**EXPLORE THE MATERIAL:**
A: Which kinds of information do the pharmacy data contain, according to the study methods text? List every one.
B: Return the part of the study methods text starting at "A blood specimen" and ending at "stored at –70°C.", copied word for word.

**STUDY TEXT:**
* * * *
Data on medication use were obtained from the GHC computerized pharmacy database, which includes a record of all prescriptions dispensed to GHC enrollees since 1977. These data contain information on the drug name, the date the prescription was filled, the quantity dispensed, the dose, and dosing instructions. A woman was classified as a current user of hormone therapy if, for the most recent hormone therapy prescription, enough medication had been dispensed prior to the index date to last until the index date, assuming 80 percent compliance (12Go). Duration of hormone therapy use was calculated for the hormone currently being used at the index date and was defined as the total number of days of intended use for consecutive prescriptions, assuming 80 percent compliance and permitting gaps of no more than 90 days between the run-out date and the subsequent refill (15Go). During the time period from which subjects were recruited, esterified estrogens were the standard oral estrogens prescribed at GHC (15Go).

A blood specimen was collected from each participant at an in-person visit following the index date. Blood was drawn from each participant's antecubital vein and kept at 4°C until processed. DNA was extracted from white blood cells using standard salting-out procedures (16Go) and was stored at –70°C.

Selection of tagSNPs, genotyping, and haplotype inference
The SeattleSNPs Program for Genomic Applications (http://pga.gs.washington.edu/) resequenced coding, noncoding, and flanking regions of the prothrombin gene (22.1 kilobases in total) as part of its variation discovery efforts in genes related to the inflammatory response. In the 23 persons of European descent, 57 SNPs were identified; 46 of these were common, defined here as a minor allele frequency greater than or equal to 5 percent. The LDSelect algorithm was used to select the maximally informative set of common SNPs, or tagSNPs. LDSelect classified the 46 common SNPs into eight bins such that, within each bin, at least one tagSNP would be in linkage disequilibrium with all other SNPs at a linkage disequilibrium threshold of r2 = 0.64 (17Go). These eight SNPs were either direct or indirect markers of 98 percent (45 out of 46) of the common SNPs.
* * * *
**DATA UNDER STUDY:**
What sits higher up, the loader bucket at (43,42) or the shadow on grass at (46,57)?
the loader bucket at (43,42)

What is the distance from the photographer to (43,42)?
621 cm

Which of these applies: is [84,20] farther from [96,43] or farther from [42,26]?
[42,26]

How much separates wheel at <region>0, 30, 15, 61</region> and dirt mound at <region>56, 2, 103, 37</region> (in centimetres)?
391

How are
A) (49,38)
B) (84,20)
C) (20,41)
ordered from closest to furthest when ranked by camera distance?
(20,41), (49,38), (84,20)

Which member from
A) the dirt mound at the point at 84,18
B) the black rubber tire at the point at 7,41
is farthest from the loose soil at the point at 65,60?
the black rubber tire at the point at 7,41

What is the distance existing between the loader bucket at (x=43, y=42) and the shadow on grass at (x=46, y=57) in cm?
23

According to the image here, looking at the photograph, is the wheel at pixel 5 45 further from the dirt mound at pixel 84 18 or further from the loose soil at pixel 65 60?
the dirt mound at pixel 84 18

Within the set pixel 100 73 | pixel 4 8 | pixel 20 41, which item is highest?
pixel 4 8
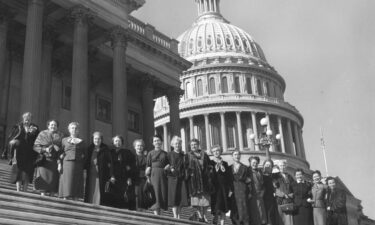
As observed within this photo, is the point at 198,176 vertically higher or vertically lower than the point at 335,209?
higher

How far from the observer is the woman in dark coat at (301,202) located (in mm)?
13352

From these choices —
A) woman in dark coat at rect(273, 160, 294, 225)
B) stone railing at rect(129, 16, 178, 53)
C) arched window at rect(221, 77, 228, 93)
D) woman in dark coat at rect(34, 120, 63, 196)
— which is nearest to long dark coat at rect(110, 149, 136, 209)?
woman in dark coat at rect(34, 120, 63, 196)

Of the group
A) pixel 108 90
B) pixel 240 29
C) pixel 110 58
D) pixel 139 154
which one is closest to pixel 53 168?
pixel 139 154

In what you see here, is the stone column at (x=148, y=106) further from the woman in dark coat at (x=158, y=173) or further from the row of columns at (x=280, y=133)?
the row of columns at (x=280, y=133)

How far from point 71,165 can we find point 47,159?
0.54 meters

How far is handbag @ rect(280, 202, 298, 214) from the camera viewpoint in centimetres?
1320

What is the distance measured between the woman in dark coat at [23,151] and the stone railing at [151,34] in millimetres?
19219

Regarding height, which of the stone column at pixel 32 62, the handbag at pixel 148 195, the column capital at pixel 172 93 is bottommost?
the handbag at pixel 148 195

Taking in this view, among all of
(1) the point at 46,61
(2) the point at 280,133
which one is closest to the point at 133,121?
(1) the point at 46,61

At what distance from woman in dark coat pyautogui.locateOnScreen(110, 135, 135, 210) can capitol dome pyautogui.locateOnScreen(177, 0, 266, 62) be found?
68387 millimetres

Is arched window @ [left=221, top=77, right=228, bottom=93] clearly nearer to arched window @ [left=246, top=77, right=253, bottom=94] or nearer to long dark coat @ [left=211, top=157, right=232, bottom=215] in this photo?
arched window @ [left=246, top=77, right=253, bottom=94]

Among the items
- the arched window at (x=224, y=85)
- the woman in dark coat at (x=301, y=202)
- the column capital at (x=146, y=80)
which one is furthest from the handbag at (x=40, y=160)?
the arched window at (x=224, y=85)

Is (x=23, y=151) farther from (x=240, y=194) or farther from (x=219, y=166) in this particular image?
(x=240, y=194)

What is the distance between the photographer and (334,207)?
13.6m
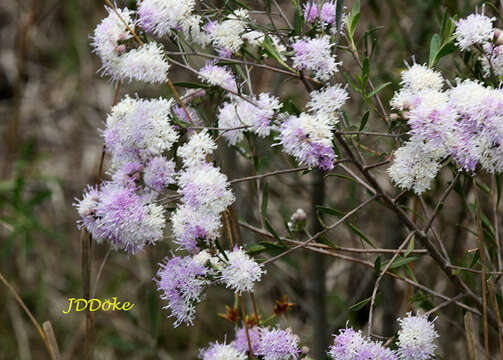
* * * *
**ANSWERS TO THE EXERCISE:**
A:
- the drug name
- the date the prescription was filled
- the quantity dispensed
- the dose
- dosing instructions

B:
A blood specimen was collected from each participant at an in-person visit following the index date. Blood was drawn from each participant's antecubital vein and kept at 4°C until processed. DNA was extracted from white blood cells using standard salting-out procedures (16Go) and was stored at –70°C.